═══ Available data

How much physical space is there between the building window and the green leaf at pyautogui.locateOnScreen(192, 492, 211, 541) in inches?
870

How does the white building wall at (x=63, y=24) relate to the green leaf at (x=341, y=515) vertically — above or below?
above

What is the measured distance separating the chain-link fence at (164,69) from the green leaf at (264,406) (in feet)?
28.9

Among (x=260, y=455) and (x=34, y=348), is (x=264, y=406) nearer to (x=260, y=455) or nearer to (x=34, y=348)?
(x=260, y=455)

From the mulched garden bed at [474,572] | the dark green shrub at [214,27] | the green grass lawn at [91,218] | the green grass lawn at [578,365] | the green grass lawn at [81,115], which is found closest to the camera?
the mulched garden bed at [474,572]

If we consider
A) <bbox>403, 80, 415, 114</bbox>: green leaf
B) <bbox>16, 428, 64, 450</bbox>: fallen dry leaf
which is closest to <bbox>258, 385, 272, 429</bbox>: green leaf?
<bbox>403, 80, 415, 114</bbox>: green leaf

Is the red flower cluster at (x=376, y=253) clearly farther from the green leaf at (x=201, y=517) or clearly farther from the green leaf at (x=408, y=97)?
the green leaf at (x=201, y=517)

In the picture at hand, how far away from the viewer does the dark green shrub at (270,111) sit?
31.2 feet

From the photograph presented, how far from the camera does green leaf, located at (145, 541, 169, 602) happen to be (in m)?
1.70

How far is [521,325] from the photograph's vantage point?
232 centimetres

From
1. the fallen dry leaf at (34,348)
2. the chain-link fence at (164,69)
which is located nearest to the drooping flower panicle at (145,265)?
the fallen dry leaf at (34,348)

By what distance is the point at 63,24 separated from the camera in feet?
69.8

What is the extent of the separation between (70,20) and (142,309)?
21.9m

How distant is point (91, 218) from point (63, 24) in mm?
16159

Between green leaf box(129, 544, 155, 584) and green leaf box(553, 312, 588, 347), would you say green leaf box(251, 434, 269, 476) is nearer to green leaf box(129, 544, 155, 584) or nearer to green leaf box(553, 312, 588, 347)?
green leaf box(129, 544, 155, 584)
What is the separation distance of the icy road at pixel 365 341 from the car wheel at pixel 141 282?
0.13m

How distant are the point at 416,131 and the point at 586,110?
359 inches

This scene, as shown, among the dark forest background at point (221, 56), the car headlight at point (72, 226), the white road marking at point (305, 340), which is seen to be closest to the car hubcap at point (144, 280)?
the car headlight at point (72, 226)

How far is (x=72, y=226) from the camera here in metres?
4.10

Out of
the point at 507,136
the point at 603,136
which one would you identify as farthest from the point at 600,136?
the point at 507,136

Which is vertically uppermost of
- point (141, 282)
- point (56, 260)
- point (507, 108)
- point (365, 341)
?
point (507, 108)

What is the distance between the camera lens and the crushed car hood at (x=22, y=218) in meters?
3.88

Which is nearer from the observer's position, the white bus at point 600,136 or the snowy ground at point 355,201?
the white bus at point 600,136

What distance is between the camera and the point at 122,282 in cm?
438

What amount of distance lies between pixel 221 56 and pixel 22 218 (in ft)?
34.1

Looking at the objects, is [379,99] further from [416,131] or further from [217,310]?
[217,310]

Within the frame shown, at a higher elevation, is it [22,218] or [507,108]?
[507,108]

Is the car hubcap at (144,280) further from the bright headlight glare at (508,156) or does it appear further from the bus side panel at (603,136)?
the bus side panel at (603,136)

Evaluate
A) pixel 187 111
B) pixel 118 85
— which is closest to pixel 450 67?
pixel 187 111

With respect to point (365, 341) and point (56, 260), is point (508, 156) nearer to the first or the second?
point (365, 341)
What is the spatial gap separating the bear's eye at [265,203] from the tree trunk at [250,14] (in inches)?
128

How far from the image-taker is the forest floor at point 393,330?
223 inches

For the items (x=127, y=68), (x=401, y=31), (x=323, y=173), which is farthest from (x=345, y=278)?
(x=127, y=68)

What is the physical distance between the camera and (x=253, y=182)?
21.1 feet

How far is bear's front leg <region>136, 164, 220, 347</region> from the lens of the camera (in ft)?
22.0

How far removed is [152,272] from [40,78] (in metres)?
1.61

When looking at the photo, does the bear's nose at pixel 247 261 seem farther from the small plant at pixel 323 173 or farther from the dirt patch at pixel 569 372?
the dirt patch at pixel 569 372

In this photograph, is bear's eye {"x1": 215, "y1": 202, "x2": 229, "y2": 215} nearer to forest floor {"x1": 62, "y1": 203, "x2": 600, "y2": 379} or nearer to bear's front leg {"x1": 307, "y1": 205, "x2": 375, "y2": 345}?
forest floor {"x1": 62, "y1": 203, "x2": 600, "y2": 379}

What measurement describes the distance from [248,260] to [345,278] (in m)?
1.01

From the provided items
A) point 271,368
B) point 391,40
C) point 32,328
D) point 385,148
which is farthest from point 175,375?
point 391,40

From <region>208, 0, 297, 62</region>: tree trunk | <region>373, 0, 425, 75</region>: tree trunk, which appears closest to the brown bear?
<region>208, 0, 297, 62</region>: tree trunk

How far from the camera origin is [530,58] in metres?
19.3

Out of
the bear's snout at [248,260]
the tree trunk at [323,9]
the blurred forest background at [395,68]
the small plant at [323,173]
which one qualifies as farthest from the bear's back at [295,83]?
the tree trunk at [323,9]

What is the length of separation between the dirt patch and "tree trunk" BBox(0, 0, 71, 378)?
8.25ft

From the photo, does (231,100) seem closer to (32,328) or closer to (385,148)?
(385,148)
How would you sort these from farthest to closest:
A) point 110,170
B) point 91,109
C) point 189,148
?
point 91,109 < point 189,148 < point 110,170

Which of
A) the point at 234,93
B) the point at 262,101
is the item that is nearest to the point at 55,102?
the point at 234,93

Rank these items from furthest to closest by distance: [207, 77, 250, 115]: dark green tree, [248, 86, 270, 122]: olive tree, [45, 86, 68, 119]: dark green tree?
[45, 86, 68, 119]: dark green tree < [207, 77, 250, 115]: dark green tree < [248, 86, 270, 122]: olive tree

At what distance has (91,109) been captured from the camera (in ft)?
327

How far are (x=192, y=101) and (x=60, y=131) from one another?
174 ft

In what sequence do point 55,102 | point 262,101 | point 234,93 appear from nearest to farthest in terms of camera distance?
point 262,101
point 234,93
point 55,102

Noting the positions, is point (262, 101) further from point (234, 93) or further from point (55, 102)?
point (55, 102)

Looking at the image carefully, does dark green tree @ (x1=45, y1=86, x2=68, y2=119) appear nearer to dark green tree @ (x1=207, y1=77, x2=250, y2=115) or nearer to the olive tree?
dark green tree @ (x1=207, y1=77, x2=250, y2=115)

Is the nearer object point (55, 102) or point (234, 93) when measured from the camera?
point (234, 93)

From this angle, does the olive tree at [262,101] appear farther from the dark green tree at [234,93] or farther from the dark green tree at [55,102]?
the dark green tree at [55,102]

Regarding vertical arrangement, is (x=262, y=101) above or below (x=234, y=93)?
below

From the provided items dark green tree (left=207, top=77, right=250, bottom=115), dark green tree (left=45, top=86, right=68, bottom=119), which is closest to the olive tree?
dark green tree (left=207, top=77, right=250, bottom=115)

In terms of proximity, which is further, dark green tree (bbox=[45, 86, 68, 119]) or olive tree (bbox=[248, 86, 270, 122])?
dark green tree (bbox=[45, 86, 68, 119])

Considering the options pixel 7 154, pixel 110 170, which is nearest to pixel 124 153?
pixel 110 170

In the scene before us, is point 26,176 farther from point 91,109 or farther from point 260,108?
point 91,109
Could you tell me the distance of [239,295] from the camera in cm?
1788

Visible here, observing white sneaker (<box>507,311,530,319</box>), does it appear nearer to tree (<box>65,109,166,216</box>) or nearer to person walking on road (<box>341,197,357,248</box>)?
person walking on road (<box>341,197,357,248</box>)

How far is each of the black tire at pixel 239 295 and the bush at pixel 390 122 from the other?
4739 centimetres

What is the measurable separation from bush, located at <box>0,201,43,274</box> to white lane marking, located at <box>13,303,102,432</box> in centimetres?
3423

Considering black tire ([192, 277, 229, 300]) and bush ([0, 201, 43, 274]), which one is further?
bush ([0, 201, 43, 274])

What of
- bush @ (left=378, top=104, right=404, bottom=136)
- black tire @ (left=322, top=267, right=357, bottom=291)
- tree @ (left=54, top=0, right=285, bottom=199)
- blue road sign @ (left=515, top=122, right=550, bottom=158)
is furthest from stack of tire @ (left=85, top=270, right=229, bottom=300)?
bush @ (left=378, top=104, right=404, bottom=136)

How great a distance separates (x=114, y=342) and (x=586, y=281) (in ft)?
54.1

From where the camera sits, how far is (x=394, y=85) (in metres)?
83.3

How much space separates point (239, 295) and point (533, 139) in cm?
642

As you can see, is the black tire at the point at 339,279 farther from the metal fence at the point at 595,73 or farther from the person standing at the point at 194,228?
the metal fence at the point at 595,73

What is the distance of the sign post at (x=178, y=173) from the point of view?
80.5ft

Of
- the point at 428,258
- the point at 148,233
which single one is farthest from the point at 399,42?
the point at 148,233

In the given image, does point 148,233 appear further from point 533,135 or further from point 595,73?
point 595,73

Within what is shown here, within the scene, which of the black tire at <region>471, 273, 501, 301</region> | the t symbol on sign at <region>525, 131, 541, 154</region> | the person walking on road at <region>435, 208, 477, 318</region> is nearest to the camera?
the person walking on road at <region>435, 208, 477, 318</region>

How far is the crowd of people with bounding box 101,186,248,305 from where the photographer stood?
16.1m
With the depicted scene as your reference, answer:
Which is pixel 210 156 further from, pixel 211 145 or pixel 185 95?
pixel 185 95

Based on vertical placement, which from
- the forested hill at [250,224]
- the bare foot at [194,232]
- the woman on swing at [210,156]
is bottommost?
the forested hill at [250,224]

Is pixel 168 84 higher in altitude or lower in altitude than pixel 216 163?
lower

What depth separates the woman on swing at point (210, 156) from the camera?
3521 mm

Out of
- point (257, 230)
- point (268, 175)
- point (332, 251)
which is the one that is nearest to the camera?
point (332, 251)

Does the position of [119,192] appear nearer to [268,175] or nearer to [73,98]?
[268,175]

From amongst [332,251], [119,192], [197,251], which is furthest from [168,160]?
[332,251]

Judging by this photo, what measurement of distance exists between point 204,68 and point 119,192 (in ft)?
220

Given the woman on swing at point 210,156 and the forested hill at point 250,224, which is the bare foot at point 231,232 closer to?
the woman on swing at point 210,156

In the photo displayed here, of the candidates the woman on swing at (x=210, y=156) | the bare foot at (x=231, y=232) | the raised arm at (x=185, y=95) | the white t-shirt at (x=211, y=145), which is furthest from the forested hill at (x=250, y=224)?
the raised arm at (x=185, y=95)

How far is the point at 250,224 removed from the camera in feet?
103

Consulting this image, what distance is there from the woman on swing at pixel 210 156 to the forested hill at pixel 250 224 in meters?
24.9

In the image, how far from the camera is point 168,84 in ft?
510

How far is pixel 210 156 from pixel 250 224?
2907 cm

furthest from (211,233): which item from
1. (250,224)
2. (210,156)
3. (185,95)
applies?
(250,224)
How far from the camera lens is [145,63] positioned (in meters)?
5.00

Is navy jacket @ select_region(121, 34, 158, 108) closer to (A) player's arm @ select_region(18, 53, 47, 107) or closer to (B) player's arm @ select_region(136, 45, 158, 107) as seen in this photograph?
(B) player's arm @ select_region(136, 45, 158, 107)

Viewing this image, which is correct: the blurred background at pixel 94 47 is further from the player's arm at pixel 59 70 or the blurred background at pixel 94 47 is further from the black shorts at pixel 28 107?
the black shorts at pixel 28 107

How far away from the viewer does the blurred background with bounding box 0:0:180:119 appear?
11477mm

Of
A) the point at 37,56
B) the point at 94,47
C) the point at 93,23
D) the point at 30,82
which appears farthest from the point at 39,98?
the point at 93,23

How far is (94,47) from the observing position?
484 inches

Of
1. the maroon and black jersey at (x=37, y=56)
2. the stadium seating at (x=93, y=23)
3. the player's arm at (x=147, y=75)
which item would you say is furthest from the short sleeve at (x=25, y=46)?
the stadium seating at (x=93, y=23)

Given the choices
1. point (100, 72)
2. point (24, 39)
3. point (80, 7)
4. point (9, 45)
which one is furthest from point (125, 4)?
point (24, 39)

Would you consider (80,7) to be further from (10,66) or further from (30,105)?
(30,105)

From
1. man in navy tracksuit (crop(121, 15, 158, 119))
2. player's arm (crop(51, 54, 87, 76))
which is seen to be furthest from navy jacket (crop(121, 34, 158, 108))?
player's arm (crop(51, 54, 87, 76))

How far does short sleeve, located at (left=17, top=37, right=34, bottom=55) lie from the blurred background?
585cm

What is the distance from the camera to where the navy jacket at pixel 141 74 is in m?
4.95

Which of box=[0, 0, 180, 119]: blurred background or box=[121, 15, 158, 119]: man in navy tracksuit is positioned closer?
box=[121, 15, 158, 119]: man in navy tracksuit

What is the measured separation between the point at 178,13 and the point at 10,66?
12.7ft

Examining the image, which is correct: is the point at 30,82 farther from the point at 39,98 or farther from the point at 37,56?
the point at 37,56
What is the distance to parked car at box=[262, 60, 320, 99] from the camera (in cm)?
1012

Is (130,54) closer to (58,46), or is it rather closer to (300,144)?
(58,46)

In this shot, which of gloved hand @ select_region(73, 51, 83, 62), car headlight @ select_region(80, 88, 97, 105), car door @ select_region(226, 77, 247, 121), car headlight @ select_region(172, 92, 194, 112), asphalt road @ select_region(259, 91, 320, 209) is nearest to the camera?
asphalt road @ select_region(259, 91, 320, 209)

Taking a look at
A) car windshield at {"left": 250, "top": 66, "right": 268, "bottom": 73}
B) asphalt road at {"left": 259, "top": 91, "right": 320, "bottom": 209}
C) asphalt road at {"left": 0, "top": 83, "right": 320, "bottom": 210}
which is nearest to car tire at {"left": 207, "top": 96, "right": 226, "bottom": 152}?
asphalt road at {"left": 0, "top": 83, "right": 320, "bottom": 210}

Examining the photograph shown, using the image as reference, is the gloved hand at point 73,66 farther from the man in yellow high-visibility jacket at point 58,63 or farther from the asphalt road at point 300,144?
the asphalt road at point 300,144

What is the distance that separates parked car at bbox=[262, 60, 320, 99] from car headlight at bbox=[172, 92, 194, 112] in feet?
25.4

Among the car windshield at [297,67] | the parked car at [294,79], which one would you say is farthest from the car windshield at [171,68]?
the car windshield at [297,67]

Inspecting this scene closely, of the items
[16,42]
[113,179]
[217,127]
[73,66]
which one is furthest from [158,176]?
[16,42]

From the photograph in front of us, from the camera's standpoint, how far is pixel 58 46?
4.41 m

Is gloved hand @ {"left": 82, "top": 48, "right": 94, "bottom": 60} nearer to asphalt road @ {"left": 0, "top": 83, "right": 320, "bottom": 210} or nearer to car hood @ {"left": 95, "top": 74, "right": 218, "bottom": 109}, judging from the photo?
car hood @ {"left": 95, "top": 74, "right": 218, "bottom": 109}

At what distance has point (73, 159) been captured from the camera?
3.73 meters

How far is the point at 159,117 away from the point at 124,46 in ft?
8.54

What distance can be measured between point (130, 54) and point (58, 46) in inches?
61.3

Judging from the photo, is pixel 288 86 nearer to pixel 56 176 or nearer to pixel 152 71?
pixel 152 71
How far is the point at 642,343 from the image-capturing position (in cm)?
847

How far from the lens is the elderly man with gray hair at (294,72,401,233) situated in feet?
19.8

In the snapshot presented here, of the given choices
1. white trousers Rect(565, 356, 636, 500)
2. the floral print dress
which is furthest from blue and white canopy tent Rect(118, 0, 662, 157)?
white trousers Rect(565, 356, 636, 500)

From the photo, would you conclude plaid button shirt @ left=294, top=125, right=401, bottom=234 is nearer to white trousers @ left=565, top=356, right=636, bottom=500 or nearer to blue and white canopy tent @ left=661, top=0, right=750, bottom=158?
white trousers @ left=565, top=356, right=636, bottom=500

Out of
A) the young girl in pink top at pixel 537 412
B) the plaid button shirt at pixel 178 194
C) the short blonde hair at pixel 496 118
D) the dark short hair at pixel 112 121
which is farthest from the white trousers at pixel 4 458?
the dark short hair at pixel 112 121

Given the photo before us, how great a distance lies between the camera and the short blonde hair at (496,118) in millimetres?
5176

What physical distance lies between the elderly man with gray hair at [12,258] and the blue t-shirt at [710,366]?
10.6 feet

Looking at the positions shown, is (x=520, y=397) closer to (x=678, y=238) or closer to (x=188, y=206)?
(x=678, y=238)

══════

Find every line in the items above that contains the string "button" and copy each one in full. Case counts.

From the photo, would you conclude plaid button shirt @ left=294, top=125, right=401, bottom=234 is nearer to white trousers @ left=565, top=356, right=636, bottom=500 or nearer to blue and white canopy tent @ left=661, top=0, right=750, bottom=158?
B) the plaid button shirt at pixel 178 194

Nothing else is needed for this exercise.